While Devine's emergence on the depth chart was expected, the impact of a fellow true freshman from Florida may be something of a surprise. When Jock Sanders signed with WVU not many eyebrows were raised. Sanders, from St. Petersburg, had good numbers in high school, but in the talent rich state of Florida, a year with 1,200 yards rushing may get overlooked. Especially when 100 miles down the road Devine was rushing for 2,100 yards and scoring 31 touchdowns.
So, after playing in Devine's shadow in Florida, all indications are that Sanders has been impressive enough in fall camp to pull even with Devine for playing time behind Slaton. Sanders, 5-8, 185, may initially get more time in the WVU offense because he will see more time in the slot. Coach Rich Rodriguez calls Sanders' ability to grasp the offense "uncanny."
Where the offense has question marks will be the offensive line and the wide receivers. The line returns some players, but the loss of Dan Mozes and Jeremy Sheffey can't be ignored. Especially Mozes who called the line signals for three years. Also, the departure of line coach Rick Trickett to Florida State could be a bigger loss than any player.
Trickett is widely regarded as one of the best line coaches in the business, so his departure could slow the development of a young WVU front. Trickett's successor, Greg Frey, comes with good credentials though, but the development of the offensive line bears watching.
With WVU's running game expected to have its way with opposing defenses, the passing game may not need to be top notch, but except for Reynaud there is no proven threat on the outside. Former Martinsburg star Nate Sowers has been moved from quarterback and will start in the slot. Dorell Jalloh and Tito Gonzales have made some key catches in their careers, but neither has displayed the consistency which the departed Brandon Myles did.
True freshmen Sanders, Brandon Hogan and Will Johnson are all second on the depth chart at wide out suggesting that either they are very good, or the first line of receivers may be suspect. Wes Lyons, the 6-8 prospect from Pittsburgh, is suffering from a nagging knee injury which has put him way behind. There is a ton of potential here, but the development has been slower than hoped for.

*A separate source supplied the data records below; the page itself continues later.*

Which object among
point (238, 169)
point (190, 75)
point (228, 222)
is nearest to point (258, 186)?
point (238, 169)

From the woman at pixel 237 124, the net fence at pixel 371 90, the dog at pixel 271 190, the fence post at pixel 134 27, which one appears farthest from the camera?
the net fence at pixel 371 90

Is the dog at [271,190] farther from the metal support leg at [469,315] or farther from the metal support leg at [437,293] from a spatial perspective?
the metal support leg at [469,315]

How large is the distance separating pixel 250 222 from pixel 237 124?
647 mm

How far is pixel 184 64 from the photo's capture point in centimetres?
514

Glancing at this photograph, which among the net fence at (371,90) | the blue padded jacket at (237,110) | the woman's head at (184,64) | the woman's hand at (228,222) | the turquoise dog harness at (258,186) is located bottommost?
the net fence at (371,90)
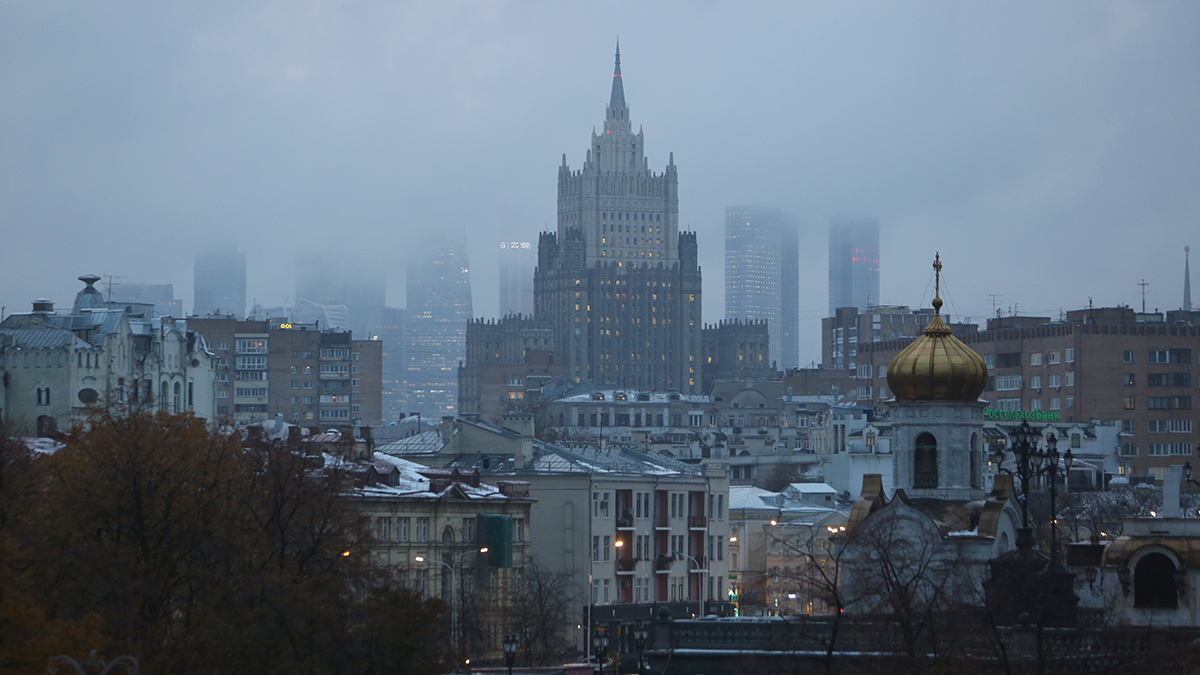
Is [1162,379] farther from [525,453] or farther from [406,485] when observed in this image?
[406,485]

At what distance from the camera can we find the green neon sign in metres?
142

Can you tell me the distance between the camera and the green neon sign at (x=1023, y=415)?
142 metres

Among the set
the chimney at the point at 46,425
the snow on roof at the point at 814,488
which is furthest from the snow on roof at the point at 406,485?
the snow on roof at the point at 814,488

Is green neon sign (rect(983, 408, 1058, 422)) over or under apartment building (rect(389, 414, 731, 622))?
over

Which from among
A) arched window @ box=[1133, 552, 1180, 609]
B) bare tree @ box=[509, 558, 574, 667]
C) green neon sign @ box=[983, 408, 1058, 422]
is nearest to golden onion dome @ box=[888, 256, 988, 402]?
arched window @ box=[1133, 552, 1180, 609]

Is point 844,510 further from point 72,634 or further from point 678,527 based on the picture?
point 72,634

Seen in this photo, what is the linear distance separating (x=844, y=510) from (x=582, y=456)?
791 inches

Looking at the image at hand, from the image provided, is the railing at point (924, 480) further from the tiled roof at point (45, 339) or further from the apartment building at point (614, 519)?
the tiled roof at point (45, 339)

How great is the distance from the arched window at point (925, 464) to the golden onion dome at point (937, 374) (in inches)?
48.5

Of course the Mountaineers' achilles heel last year was its defense. The suspension of probable starters J.T. Thomas and Ellis Lankster for their alleged role in a robbery last week hasn't helped, but if anything, there is depth at linebacker and corner where Thomas and Lankster were supposed to play.
There is also experience on defense where as many as seven seniors could find themselves in the starting line up. That should bode well for WVU. With that experience on board the buzz is the coaching staff will be more aggressive this year with their defensive calls. There were plenty of times last year when the defense looked good when they were turned loose.
Will it be good enough to get the Mountaineers to the championship game?
Even with all the pieces of the puzzle in place it is hard to predict an undefeated season. There are still pieces to this puzzle to be put into place, but make no mistake, there is a lot of talent there. Enough talent that a season with more than two losses would be a disappointment. The schedule will be called soft as time goes on, but it isn't that easy, especially when you look at the road games.
If I had to guess a record for this season I would say 11-1 and a BCS spot against Virginia Tech in the Orange Bowl. The loss will come on the road against either Maryland, South Florida or Rutgers.